Serious concerns about the county’s Department of Environmental Stewardship proposal

Published 1:30 am Saturday, July 11, 2026

Guest column.

Kendra Baird, MES, Principal, Rockfish Permitting, LLC, Friday Harbor

I’m writing to raise serious concerns about the county’s proposal to move the Department of Environmental Stewardship’s (DES) marine program under Parks and Fair as part of the 2027 budget discussions.

The Department of Environmental Stewardship was elevated from a division to a full department in 2021 specifically to consolidate technical capacity: scientists, engineers, and grant-compliance expertise that our marine and nearshore habitat work here depends on. Eliminating the DES Director position removes exactly the scientific and professional oversight that makes this work possible. In contrast, Parks and Fair’s mission is recreation and facilities. Its leadership does not have a scientific background or the technical expertise to oversee a science-based program, and cannot be expected to compensate for the loss of that expertise.

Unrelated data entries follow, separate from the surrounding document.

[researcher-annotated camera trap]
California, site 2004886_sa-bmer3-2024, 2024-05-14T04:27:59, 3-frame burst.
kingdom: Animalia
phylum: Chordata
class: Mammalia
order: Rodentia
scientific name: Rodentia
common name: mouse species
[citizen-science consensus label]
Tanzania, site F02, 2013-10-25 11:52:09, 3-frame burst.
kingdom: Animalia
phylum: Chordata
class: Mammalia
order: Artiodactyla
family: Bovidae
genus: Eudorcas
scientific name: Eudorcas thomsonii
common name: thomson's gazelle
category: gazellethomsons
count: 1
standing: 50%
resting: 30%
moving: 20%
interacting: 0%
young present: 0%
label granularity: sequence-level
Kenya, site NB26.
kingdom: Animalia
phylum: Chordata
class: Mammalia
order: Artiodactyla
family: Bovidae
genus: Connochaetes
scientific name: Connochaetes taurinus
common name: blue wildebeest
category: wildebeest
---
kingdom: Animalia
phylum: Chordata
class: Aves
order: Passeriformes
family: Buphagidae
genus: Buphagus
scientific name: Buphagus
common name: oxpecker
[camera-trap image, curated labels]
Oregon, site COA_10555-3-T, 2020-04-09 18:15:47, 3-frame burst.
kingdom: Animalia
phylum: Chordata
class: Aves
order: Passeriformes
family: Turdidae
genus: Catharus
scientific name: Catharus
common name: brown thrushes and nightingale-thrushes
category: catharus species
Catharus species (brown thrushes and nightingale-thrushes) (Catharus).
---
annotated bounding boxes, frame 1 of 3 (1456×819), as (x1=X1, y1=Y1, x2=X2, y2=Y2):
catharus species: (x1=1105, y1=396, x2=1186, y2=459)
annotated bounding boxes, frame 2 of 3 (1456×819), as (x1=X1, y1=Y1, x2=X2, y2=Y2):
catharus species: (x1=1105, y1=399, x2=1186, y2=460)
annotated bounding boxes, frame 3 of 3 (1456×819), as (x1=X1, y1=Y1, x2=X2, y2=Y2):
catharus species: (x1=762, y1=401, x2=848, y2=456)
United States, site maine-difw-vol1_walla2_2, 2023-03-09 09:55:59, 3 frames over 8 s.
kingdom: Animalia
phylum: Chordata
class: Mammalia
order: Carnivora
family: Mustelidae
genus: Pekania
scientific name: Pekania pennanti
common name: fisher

Placing marine and nearshore habitat work under that structure is a mismatch in skill set, in grant ecosystem, and in the working relationship with state and federal partners like WDFW and NOAA. It simply does not make sense.

Nothing in the county’s own reasoning suggests this pairing was chosen for programmatic fit. It reads like an available slot on the org chart, not a considered match. The proposal’s clearest aim appears to be eliminating the DES Director position itself, rather than finding a genuine path to continuing the services that serve this community.

Beyond the mismatch itself, the proposal’s own numbers don’t hold up to scrutiny. The estimated $166,116 in savings has not been shown to be real net savings, since it is unclear whether these costs would simply be transferred to whichever department absorbs the

added work. Council chair Justin Paulsen himself raised concerns about burdening already-stretched departments like Public Works. What makes this especially hard to justify is that a significant portion of DES’s funding comes from grants, funding that, as

County Manager Jessica Hudson herself acknowledged, will not transfer with a reorganization. If the underlying work has to continue regardless, as Paulsen acknowledged, then this proposal isn’t solving anything. It is shifting costs and risking the loss of years of institutional expertise, without a clear net benefit to the county’s budget.

I acknowledge the county’s budget gap is real, and that finding cost savings is a necessary and responsible task facing the Council right now. My concern isn’t with the need to cut costs. It’s that this particular proposal doesn’t hold together logically. A plan that doesn’t demonstrate real net savings, that risks quietly shifting the same costs and mandated work onto a department without the expertise to manage it, isn’t a solution. It’s a shortcut that could cost the county more in fragmented expertise and lost efficiency than it claims to save.

This concern isn’t isolated, either. Council member Jane Fuller noted that a related proposal, moving the Agricultural Committee to the Land Bank, is “more complicated than it looks on its face” given other recent losses of agricultural support in the county. That’s a pattern worth the Council’s attention. Proposals framed as simple consolidations may be far more disruptive than presented, with real costs to community services that are not being fully accounted for.

The community has made its view clear. At a recent meeting, every one of the sixteen residents who offered public comment supported keeping the Department of Environmental Stewardship intact rather than restructuring it. I’d urge the Council to take that input seriously, along with the significant gaps in this proposal’s rationale, before finalizing the 2027 budget.